* Your instructions: Retype the lines below exactly, leaving out the pictures.

* Information provided:
╔══

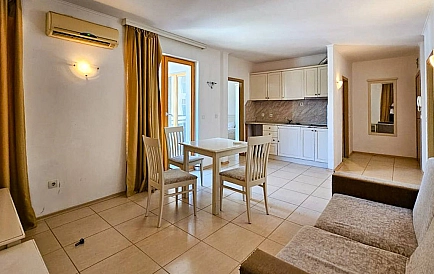 ID 14890 Триа Апартментс Foto 2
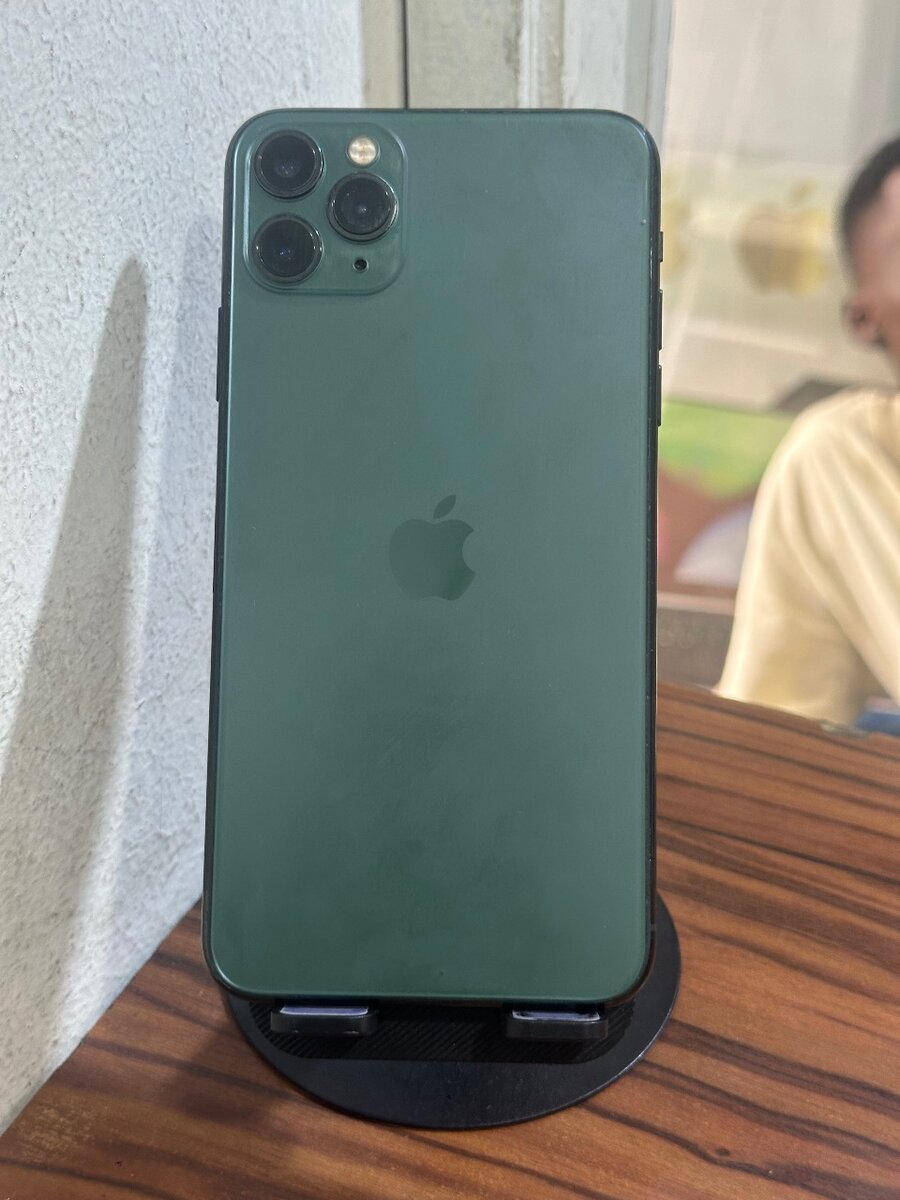 iPhone 11 Pro Max 64gb ( vendu avec reçu )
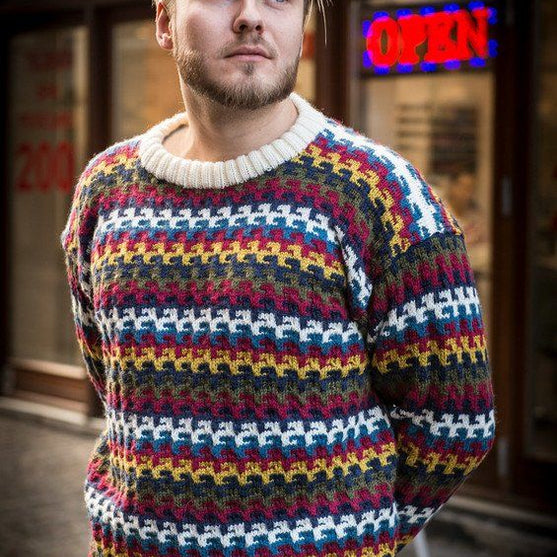 

H1720 - Multifarvet herresweater
1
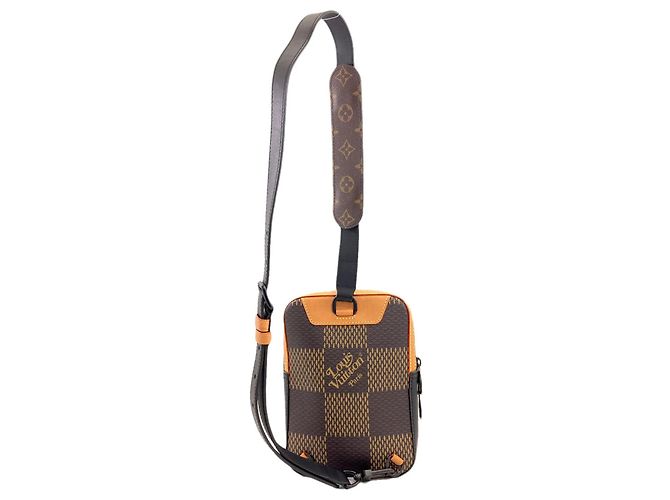 Louis Vuitton N40379 Amazon Sling Bag Monogramma - vista 2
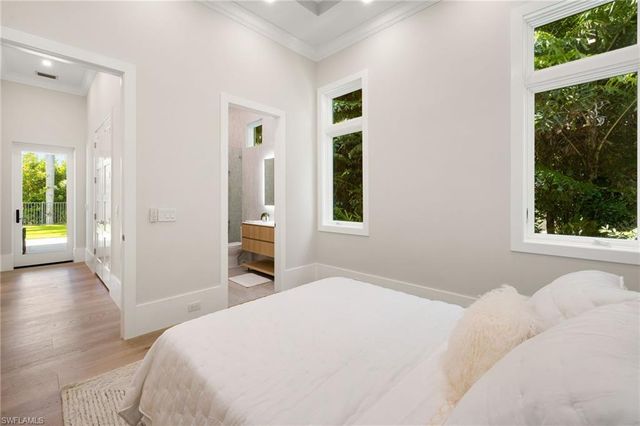 3280 Crayton RD, Naples, FL 34103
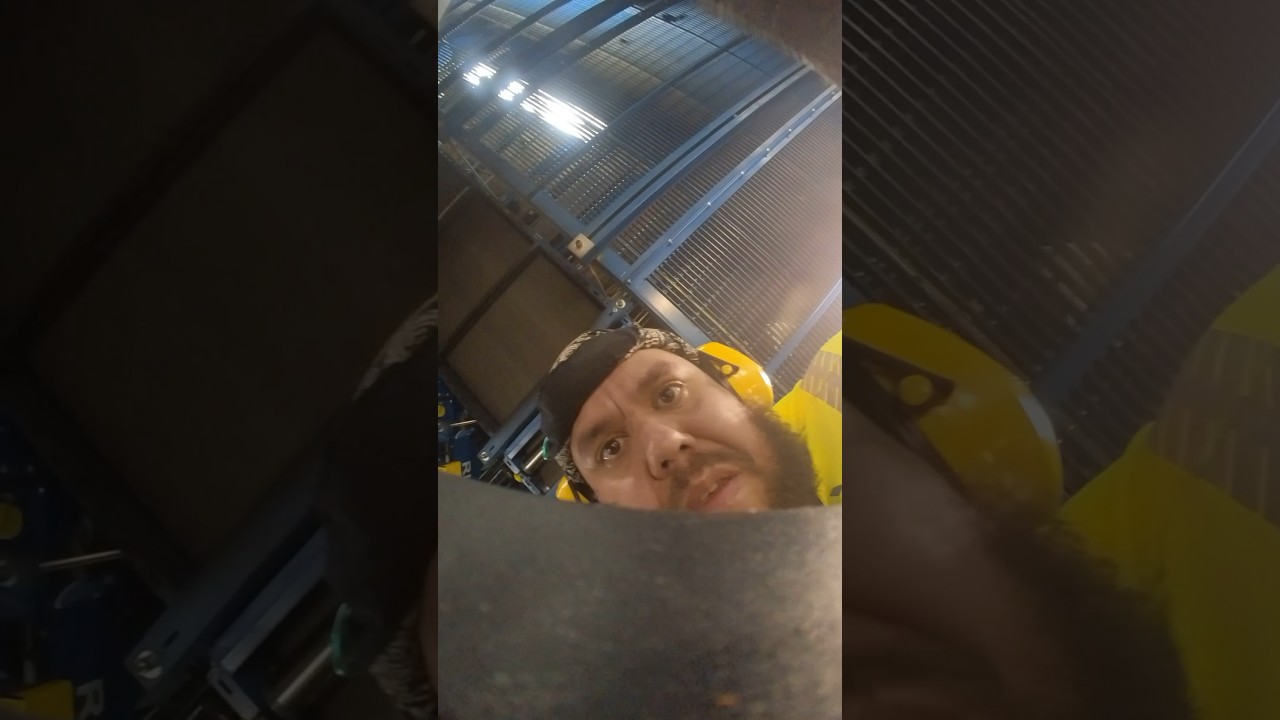 We Hidden a Camera in Our Luggage — TSA's Reaction Was Surprising! 👀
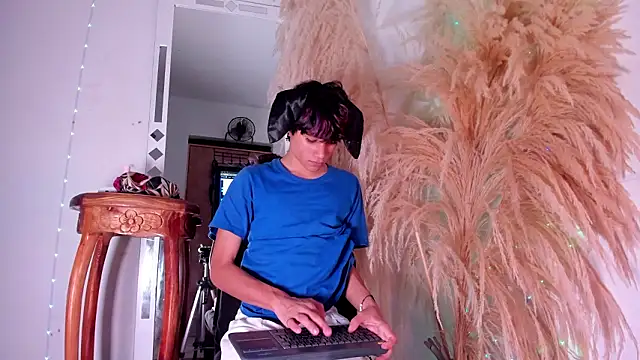 Leo Glow online show from 03/04/26, 11:22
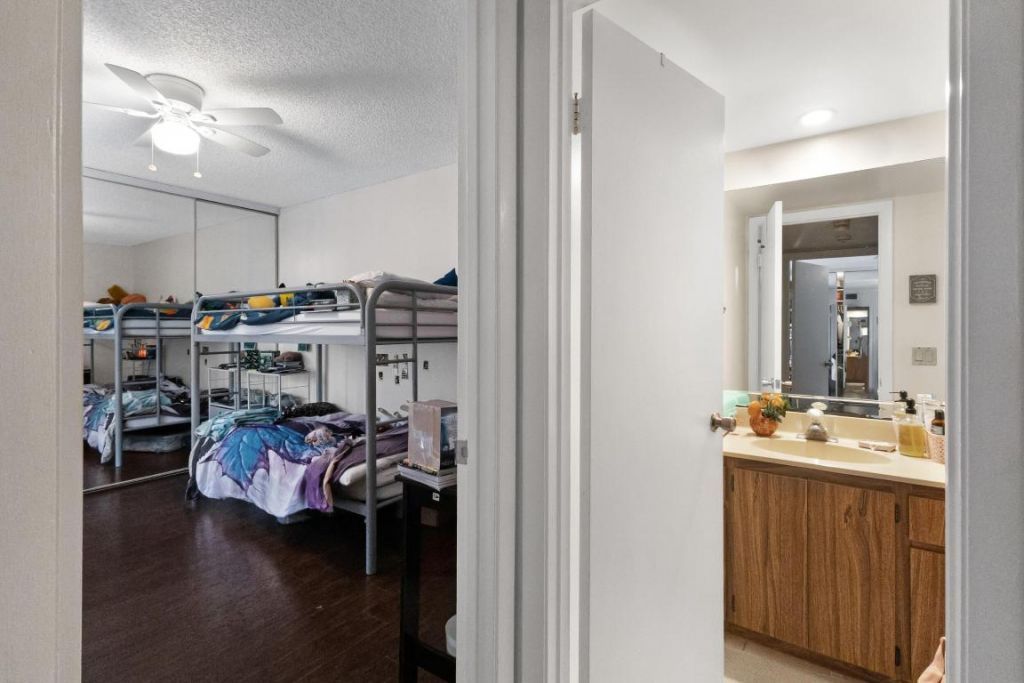 245 Charter Way, West Palm Beach, FL 33407 Photo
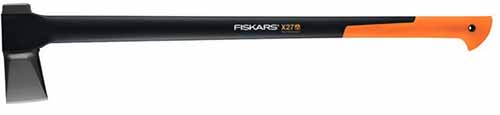 的近水平形象Fiskars超级分配器斧孤立在白色背景。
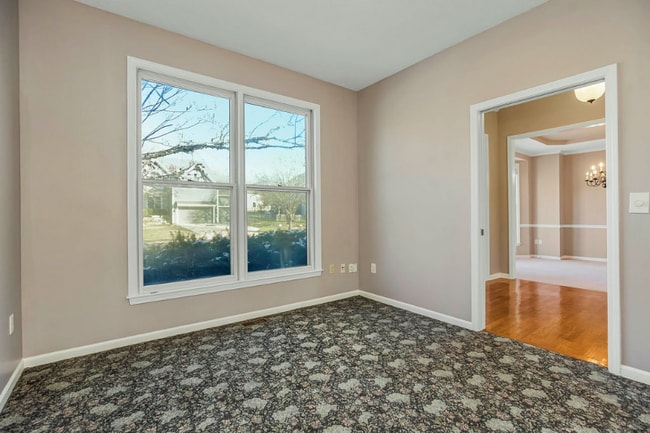 Photo - 5933 W 153rd St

╚══

* Answer:
 ID 14890 Триа Апартментс Foto 2
 iPhone 11 Pro Max 64gb ( vendu avec reçu )

H1720 - Multifarvet herresweater
1
 Louis Vuitton N40379 Amazon Sling Bag Monogramma - vista 2
 3280 Crayton RD, Naples, FL 34103
 We Hidden a Camera in Our Luggage — TSA's Reaction Was Surprising! 👀
 Leo Glow online show from 03/04/26, 11:22
 245 Charter Way, West Palm Beach, FL 33407 Photo
 的近水平形象Fiskars超级分配器斧孤立在白色背景。
 Photo - 5933 W 153rd St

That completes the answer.